Monitoring Operations

At least one VSHNeer from every tech team is responsible (ensured by Responsible Ops) to handle monitoring alerts.

Goals

  • Efficiently handle small things that pop up

  • As soon as anything is changed on customer systems or we’ve to contact the customer, track the situation in a ticket

  • Respond quickly to issues affecting the customer to provide good customer service

    • Urgent alerts shouldn’t go unnoticed for more than 30 minutes

  • Maintain SLAs even if several issues come up at once

  • All problems must either be solved directly or tracked for future handling

  • Handle mails in the Maintenance Mailbox.

How?

Rules
  • It’s okay to fix small things (<15min effort) directly without a ticket

  • As soon as you change anything or need customer feedback (configuration, resizing, scaling, etc.) on a production system (especially customer systems) create a ticket in the customer space in Jira

  • Tickets created from Monitoring Operations already have 1st stage Triage quality

    • When you start working on it directly, make sure you bring it to 2nd stage Triage quality first or as soon as there is time for it

Don’t over-refine tickets.
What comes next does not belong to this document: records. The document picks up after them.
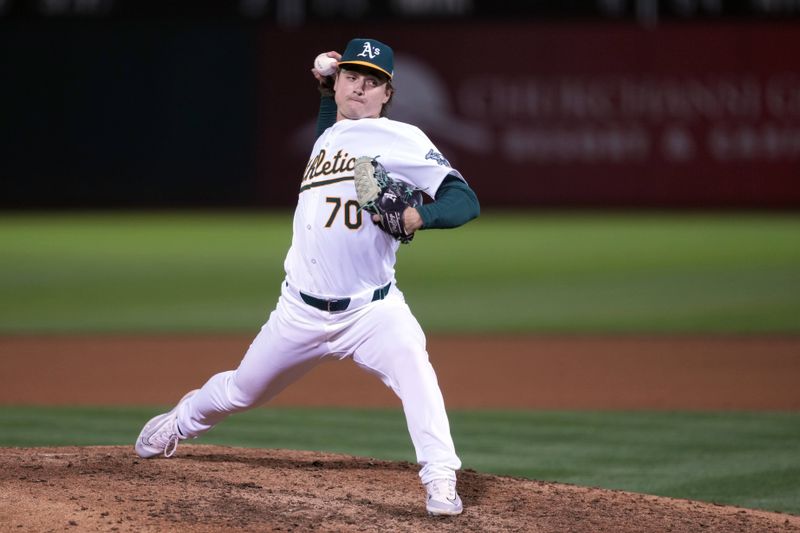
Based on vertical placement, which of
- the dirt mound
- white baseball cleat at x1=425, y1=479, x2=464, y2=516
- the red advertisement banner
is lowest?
the dirt mound

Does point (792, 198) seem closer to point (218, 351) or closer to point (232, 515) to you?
point (218, 351)

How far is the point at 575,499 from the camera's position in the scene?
15.2 ft

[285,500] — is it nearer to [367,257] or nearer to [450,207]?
[367,257]

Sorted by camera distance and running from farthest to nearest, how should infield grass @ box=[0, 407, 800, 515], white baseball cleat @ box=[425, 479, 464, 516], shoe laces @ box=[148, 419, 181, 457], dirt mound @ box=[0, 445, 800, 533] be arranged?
infield grass @ box=[0, 407, 800, 515], shoe laces @ box=[148, 419, 181, 457], white baseball cleat @ box=[425, 479, 464, 516], dirt mound @ box=[0, 445, 800, 533]

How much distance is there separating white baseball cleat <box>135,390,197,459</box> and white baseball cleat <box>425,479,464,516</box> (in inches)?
43.0

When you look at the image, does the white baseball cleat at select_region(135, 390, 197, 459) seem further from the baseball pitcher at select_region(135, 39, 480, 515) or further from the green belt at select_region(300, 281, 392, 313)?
the green belt at select_region(300, 281, 392, 313)

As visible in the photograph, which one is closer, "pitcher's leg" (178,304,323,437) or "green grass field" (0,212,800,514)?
"pitcher's leg" (178,304,323,437)

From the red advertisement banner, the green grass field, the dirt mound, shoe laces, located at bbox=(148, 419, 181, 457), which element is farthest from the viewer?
the red advertisement banner

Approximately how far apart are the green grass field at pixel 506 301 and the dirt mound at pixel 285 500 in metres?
0.68

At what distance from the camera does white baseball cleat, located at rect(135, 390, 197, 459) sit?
15.8 ft

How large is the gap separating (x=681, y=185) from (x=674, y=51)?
2.13 metres

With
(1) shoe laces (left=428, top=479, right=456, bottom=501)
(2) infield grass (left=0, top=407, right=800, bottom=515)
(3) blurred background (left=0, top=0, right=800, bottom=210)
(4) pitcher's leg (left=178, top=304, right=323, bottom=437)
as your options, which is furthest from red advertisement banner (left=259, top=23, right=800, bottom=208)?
(1) shoe laces (left=428, top=479, right=456, bottom=501)

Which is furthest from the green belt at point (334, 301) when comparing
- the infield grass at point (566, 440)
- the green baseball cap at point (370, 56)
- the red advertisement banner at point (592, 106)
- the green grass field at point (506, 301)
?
Result: the red advertisement banner at point (592, 106)

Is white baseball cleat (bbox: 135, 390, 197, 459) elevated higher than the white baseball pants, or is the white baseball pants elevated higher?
the white baseball pants
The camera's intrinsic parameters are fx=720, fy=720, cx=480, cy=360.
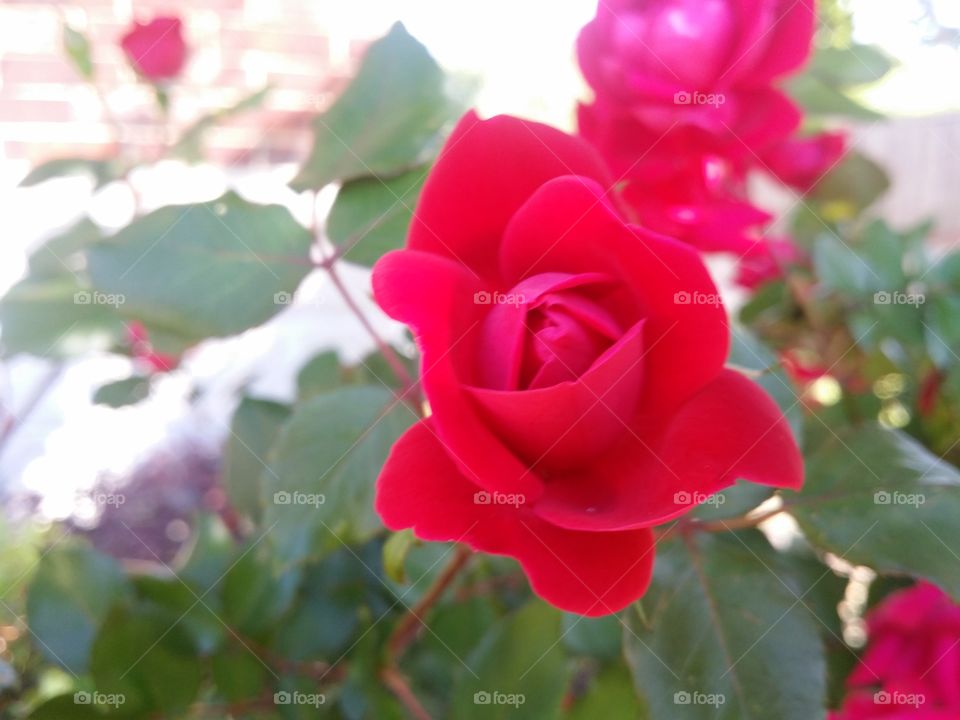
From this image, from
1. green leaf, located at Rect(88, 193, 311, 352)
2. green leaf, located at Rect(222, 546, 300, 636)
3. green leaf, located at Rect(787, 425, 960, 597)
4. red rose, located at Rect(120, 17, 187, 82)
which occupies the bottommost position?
green leaf, located at Rect(222, 546, 300, 636)

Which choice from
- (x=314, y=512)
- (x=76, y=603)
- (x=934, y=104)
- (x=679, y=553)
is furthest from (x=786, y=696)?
(x=934, y=104)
The priority is to resolve Incidents in time and fix small things directly to prevent incidents.
Per issue/alert
  1. Check if there is an existing ticket for this issue. If there is, update the ticket if necessary and ACK the alert with a link to the ticket.
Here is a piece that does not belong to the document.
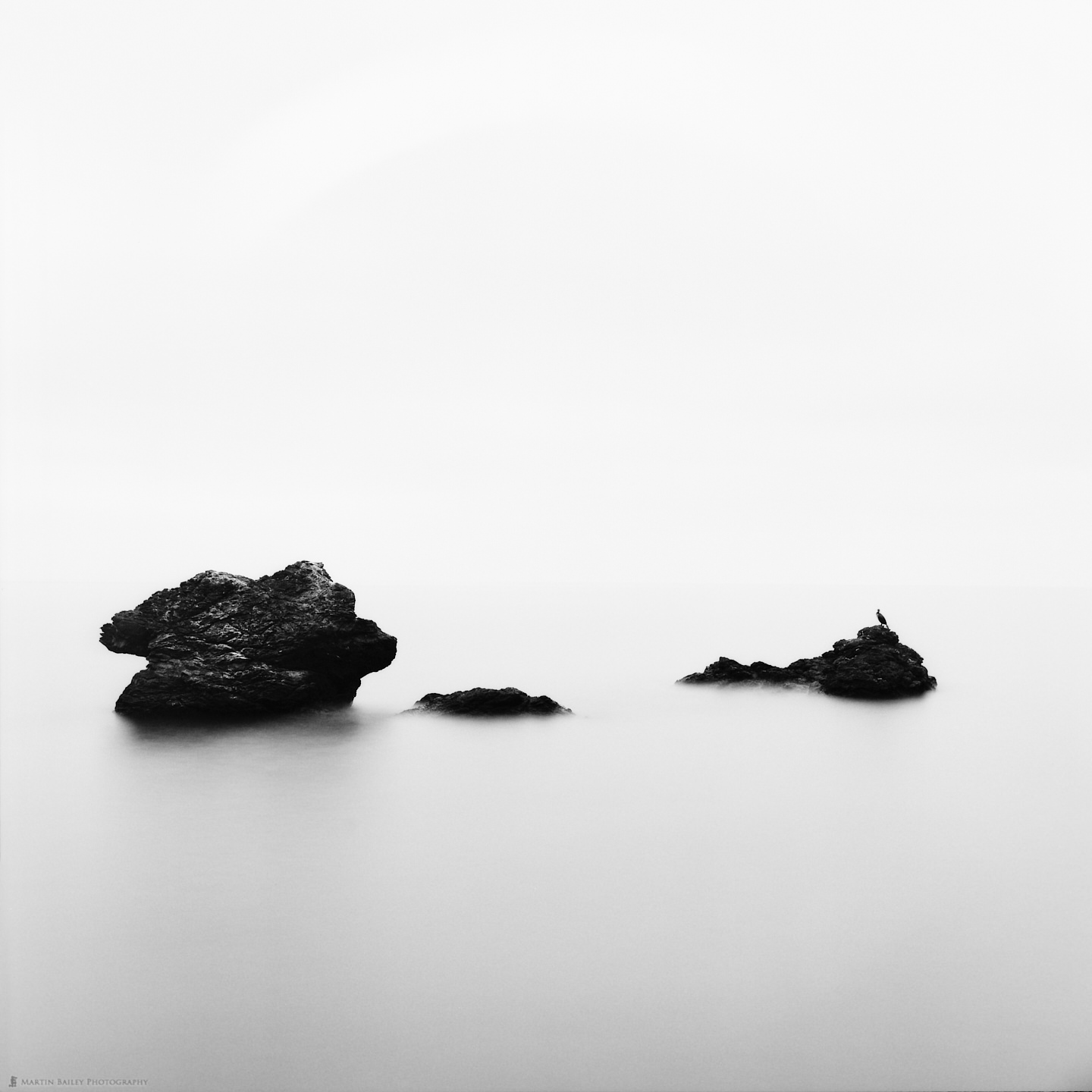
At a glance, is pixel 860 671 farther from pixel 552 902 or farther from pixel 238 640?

  2. If there isn’t do a quick initial investigation (try to spend no more than 15 minutes) and document your findings in a new ticket:

    • Log in to the server, check the logs of the service, describe the failed pod, etc.

    • Check if there are or have been other similar problems (on same host, same customer, same service for other customers, etc. - correlate things)

    • Assess and describe the impact. If unsure check with Service Managers or Product Owners.

    • ACK the alert with a link to the ticket

  3. Immediately fix urgent issues yourself or get someone else from the team to work on them.